Coluna CINEMA Extremo
ONDE O CINEMA PODE SER VIOLENTO...
Por Marcelo Carrard
El Topo
Direção: Alejandro Jodorovski
México, 1970. 123 min
Existem obras de arte que ultrapassam todos os limites de seu suporte original. No caso de uma Obra Cinematográfica, poucas se tornaram um Documento, uma Lenda, um Delírio que percorre o imaginário de cinéfilos através das décadas. Como exemplo de extremos quase metafísicos, temos na filmografia do chileno Alejandro Jodorovski um exemplo cristalino desse poder lendário de um Cinema que se transforma em um ritual de pura catarse a cada projeção de suas imagens que se originam dos confins dos labirintos do inconsciente.

# # # #

- _Exercício_
Dê continuidade à crítica do filme El Topo, começando logo após a última frase do trecho acima.

- _Material de origem_
# # # #

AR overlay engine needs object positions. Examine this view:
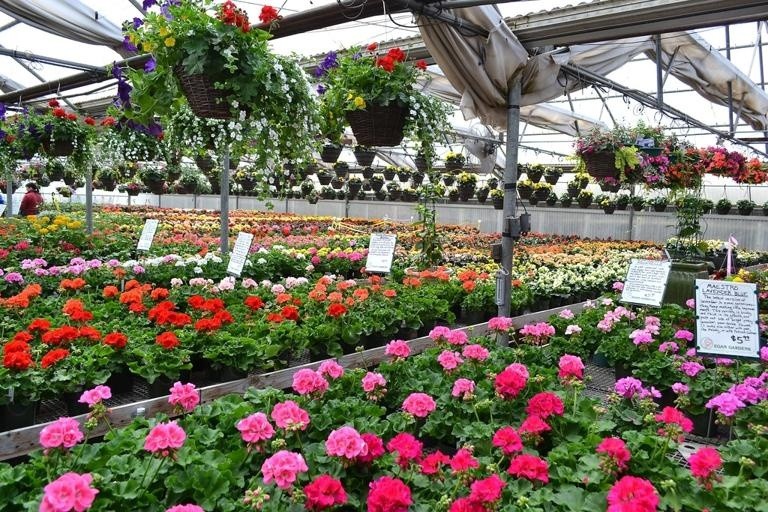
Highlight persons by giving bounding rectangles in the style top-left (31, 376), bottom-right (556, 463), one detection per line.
top-left (20, 182), bottom-right (43, 216)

# # # #

- _Resposta_
EL TOPO, dirigido e roteirizado por Alejandro Jodorovski, também colaborador da trilha-sonora e do figurino, é uma experiência singular, uma Obra-Prima do Cinema Extremo onde somos expostos a fúria e ao desejo de suas imagens inesquecíveis. O cenário é o deserto, o árido simulacro de um apocalipse atemporal. Não estamos exatamente no deserto bíblico, tão pouco no deserto mítico dos faroestes de John Ford, estamos em alguma dimensão além de todos esses cenários, um lugar onde um pistoleiro vestido de negro irá caminhar ao lado do filho, desvendando mistérios e enfrentando demônios. Em um primeiro momento pode até se fazer uma referência dessa figura do pistoleiro, o El Topo do título, interpretado pelo próprio diretor, com o Antônio das Mortes criado por Glauber Rocha. Simplista e patriótica essa leitura pode estar bastante equivocada. Jodorovski conhecia muito bem o Faroeste Italiano e o pistoleiro de negro parece bem mais uma referência ao lendário Django de Corbucci. Ao contrário de Glauber Rocha, Jodorovski domina com maestria dois elementos fundamentais para a criação de uma Obra de Arte Audiovisual: a Montagem e o Roteiro. E ao contrário de Glauber Rocha, Jodorovski nunca fez filmes para ser elogiado pelos críticos franceses ou pelo Caetano Veloso...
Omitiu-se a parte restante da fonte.